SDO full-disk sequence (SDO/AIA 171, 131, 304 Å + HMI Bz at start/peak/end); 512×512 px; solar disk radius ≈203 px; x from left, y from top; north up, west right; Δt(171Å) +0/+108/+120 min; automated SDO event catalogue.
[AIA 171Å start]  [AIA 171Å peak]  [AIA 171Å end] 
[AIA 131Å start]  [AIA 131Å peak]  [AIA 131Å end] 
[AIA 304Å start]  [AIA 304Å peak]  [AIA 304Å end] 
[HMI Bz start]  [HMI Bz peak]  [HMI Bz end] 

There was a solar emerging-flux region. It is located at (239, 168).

——

**TASK REQUIREMENTS**: All lines from the one containing "[AIA 171Å start]" through the end of the records, both ends included, are to be quoted exactly; please add nothing else.

**SOLUTION FOR THIS PROBLEM**:
[AIA 171Å start]  [AIA 171Å peak]  [AIA 171Å end] 
[AIA 131Å start]  [AIA 131Å peak]  [AIA 131Å end] 
[AIA 304Å start]  [AIA 304Å peak]  [AIA 304Å end] 
[HMI Bz start]  [HMI Bz peak]  [HMI Bz end] 

There was a solar emerging-flux region. It is located at (239, 168).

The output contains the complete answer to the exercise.